Il sultano turco ha gettato la maschera, semmai ce ne fosse stato bisogno, per mostrare senza infingimenti il volto del feroce dittatore. Recep Tayyip Erdogan ha trovato a pieno titolo il suo posto nella galleria dei leader "cattivi" che hanno segnato nel sangue il destino dei popoli mediorientali dalla seconda metà del secolo scorso ad oggi.

Pare naturale affiancare il suo volto luciferino a rais arabi quali l'iracheno Saddam Hussein, il siriano Hafiz al Assad e ora il figlio Bashar, che hanno dominato col terrore e con il sistematico massacro di etnie considerate nemiche, a partire proprio dai curdi. Un popolo di 70 milioni di persone diviso e disseminato nella vasta regione del Kurdistan compresa tra quegli Stati. A questi satrapi si aggiungono i vari presidenti iraniani che, da Khomeini in poi, hanno contribuito al clima di guerra e di terrore nell'area più bollente del pianeta.

Tutti costoro si assomigliano per il modo con cui hanno mantenuto il potere, giocando sul tavolo della politica internazionale con disinvoltura e opportunismo dove le alleanze si fanno e si disfano secondo il momento.

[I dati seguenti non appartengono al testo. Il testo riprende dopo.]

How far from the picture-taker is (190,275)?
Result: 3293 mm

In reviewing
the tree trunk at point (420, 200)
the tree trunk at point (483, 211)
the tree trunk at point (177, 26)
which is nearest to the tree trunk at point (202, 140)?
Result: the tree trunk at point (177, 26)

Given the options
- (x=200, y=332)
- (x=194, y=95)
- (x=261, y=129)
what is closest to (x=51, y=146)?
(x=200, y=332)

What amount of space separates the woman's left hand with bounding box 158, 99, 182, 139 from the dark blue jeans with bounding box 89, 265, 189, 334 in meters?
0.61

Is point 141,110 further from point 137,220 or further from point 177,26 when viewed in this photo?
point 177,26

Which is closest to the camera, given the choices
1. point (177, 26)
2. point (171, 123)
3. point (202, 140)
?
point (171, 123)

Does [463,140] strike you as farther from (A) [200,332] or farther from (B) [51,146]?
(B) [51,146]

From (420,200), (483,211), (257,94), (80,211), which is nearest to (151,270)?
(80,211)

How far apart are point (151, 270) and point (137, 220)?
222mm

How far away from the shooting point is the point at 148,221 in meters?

E qui i grandi del mondo hanno le loro responsabilità, spinti da interessi strategici ed economici. Dietro le guerre contro il terrorismo, dalla prima in Iraq nel 1991, emerge il business immenso del petrolio, delle armi e della ricostruzione dopo le distruzioni. Ai primi di ottobre Erdogan ha preparato la sua mossa annunciando le intenzioni bellicose.

Ha ottenuto il via libera da un Trump sempre più schizofrenico nella politica estera, ed è passato all'azione attaccando i curdi. Non si fermerà, lo ha detto e ne siamo certi, sino alla conclusione del suo piano: conquistare una larga fetta di territorio siriano, lunga cento chilometri e profonda trenta, dove ricollocare due, tre milioni di siriani transfughi dalla guerra e raccolti nei campi della Turchia meridionale. Ma per fare questo occorre sacrificare i curdi, costretti a lasciare le loro terre e a cercare uno spazio vivibile in quella stessa Siria che da sempre gli emargina e combatte.

Col beneplacito degli americani che prima hanno armato i curdi contro l'Isis mandandoli allo sbaraglio, e poi li hanno traditi abbandonandoli al loro destino. I Paesi occidentali hanno fatto sentire a parole la loro indignazione e hanno intimato ad Erdogan di fermarsi. Ma senza alcun risultato concreto. La solidarietà ai curdi dalle piazze, le minacce di embargo economico servono a ben poco, anzi hanno fatto crescere il consenso interno e la popolarità di Erdogan il quale, con l'arroganza del tiranno, ha ribaltato la realtà dei fatti e il significato delle parole.

È lui, in qualità di membro della Nato, a chiedere supporto politico e militare agli alleati contro i curdi che definisce terroristi. Proprio loro, gli eroici peshmerga dell'Ypg, che hanno sconfitto quasi da soli gli jihadisti dell'Isis, vengono ora chiamati terroristi e bombardati duramente. Il mondo sta a guardare. Non bastano i moniti, le risoluzioni dell'Onu, gli annunci di dazi doganali o le chiusure di mercati.

Erdogan ha gli arsenali stracolmi, le casse piene ed è pronto ad aprire le porte ai cinesi e al nuovo “amico” Putin. Dobbiamo rassegnarci ad assistere impotenti ad un massacro in diretta tv? È avvenuto in passato, in altri scenari ma con molte analogie storiche, nell'ex Jugoslavia. Con il beneplacito di Trump e Putin, siamo convinti che l'offensiva andrà avanti e si fermerà solo quando Erdogan avrà incassato l'intera posta.

Oggi possiamo solo pensare che la Turchia resterà a lungo fuori dall'Ue alla porta della quale continuava a bussare da anni chiedendo l'ammissione e bloccata sinora dal veto francese. Per entrare in Europa - pretende giustamente Parigi - Istanbul dovrebbe ammettere il genocidio degli armeni nel 1915, cosa sempre negata dai leader turchi. Ma resta comunque aperta la questione della Nato, dove la Turchia vanta la seconda forza militare per uomini e mezzi. E questo per gli alleati occidentali è il problema più impellente su cui tutti, a cominciare da Trump, dovranno fare i conti.